Write the next part of the passage on the zirconia and ZrO2/SiO2 composite samples, starting right after its last line.

Supplied text

┄┄┄┄┄┄┄┄┄┄

Table 2 Physical properties of the ZrO2/SiO2 composites and reference zirconia
Sample SBETa/m2 g−1 Vporeb/cm3 g−1 Vmeso-porec/cm3 g−1 dmeso-pored/nm ZrO2/(ZrO2 + SiO2)e/wt%
a BET specific surface area.b Total pore volume: estimated at 0.99P/P0.c Pore volume of meso-pores: estimated by the BJH method.d Major meso-pore diameter peaks: estimated from adsorption branch by the BJH method.e Weight ratio: estimated by the ICP-AES analysis.
Z50P/K(600) 392 0.38 0.32 3.7, 7.1 57
Z50N/K(600) 295 0.41 0.38 7.1 45
rZP(600) <1 0.02 0.02 >50 100
rZN(600) 32 0.26 0.26 >50 100


The XRD patterns of Z50P/K(600), Z50N/K(600), rZP(600), and rZN(600) are shown in Fig. 3. It was observed that the zirconia samples synthesized by the thermal decomposition method from zirconium propoxide and zirconyl nitrate as zirconium sources consist of monoclinic and tetragonal phases. For the rZN(600), the diffraction peaks assigned to the tetragonal phase were observed slightly and the peaks assigned to monoclinic phase were mainly observed. For the Z50P/K(600), the formation of zirconia with monoclinic and tetragonal phases were confirmed, while tetragonal phase was found to be the main crystalline phase. In contrast, the broad diffraction peaks appeared at 2θ = ca. 30° and ca. 50° for the Z50N/K(600). It is presumably considered that the zirconia components are mainly amorphous and slightly tetragonal. These results revealed that the crystal growth behavior of zirconia differs depending on the zirconium source. The crystalline phase of Z50N/K(600) was solely tetragonal and because of this the zirconia crystal can be formed in the meso-porous space of KIT-6. The pore size of KIT-6 was ca. 8.1 nm, and thus, the space in which zirconia crystal can be grown is limited from reaching the meso size. Garvie et al. reported that when the zirconia particle size is below 30 nm, the zirconia after the calcination below 1170 °C can be theoretically found in the tetragonal phase.3,4 As in the present case, tetragonal zirconia is considered to be predominantly formed because the crystal growth of zirconia particles was limited below 30 nm.


image file: c7ra10942c-f3.tif
Fig. 3 Wide-angle XRD patterns of (a) Z50P/K(600)-propoxide, (b) Z50N/K(600)-nitrate, (c) rZP(600), and (d) rZN(600): (○) ZrO2-monoclinic, (▼) ZrO2-tetragonal.

┄┄┄┄┄┄┄┄┄┄

Raw data
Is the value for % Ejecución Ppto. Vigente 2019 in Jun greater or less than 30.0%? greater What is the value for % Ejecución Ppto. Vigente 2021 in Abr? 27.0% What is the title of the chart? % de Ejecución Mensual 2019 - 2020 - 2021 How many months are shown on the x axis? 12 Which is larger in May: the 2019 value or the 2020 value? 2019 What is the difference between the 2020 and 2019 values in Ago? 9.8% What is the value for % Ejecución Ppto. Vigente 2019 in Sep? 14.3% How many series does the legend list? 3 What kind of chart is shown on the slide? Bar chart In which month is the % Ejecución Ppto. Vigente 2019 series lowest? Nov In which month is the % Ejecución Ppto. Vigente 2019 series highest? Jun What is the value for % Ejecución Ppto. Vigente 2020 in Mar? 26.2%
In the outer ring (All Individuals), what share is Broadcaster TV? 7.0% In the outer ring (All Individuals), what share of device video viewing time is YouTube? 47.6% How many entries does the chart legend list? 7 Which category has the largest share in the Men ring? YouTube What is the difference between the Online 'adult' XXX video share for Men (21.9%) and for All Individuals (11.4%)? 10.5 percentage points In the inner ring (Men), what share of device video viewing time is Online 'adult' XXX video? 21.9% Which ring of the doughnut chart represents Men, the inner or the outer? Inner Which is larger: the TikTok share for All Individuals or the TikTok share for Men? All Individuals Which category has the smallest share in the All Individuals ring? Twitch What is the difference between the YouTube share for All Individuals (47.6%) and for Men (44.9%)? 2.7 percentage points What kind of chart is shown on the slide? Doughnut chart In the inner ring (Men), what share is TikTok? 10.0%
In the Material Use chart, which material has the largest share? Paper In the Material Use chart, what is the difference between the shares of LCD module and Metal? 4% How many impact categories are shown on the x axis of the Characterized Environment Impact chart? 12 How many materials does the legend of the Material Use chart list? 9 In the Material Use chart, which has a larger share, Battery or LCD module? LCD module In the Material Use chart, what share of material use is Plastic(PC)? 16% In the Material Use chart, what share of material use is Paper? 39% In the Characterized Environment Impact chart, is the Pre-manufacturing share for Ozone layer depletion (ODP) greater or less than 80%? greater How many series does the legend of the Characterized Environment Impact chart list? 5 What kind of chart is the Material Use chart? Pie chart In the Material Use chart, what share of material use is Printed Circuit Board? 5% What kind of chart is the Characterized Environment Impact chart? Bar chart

┄┄┄┄┄┄┄┄┄┄

Response to the task
Effect of calcination temperature. We have studied the effect of calcination temperature for the synthesis of the ZrO2/SiO2 composite. There is a possibility that the KIT-6 structure will change the final calcination; therefore, the calcination temperature dependence on the physical properties of KIT-6 has been studied. As summarized in Table S1, the SBET, Vpore, and Vmeso-pore of KIT-6 samples with the calcination at 600 °C and 800 °C for 4 h were smaller than those without and with the calcination at 400 °C. The dmeso-pore of the KIT-6 samples calcined at 800 °C decreased to ca. 7.2 nm. Furthermore, based on the small-angle X-ray scattering (SAXS) analysis of each KIT-6 sample (Fig. S1), it was found that the peak assigned to the (211) plane shifted to a higher angle with the increase in the calcination temperature and the Ia[3 with combining macron]d structure of KIT-6 was retained after the calcination at 800 °C. Therefore, for the synthesis of the ZrO2/SiO2 composites, while SBET, Vpore, Vmeso-pore, and dmeso-pore are decreased to a certain extent, the mesoporous structure of KIT-6 is considered to be maintained after the high temperature calcination at 800 °C.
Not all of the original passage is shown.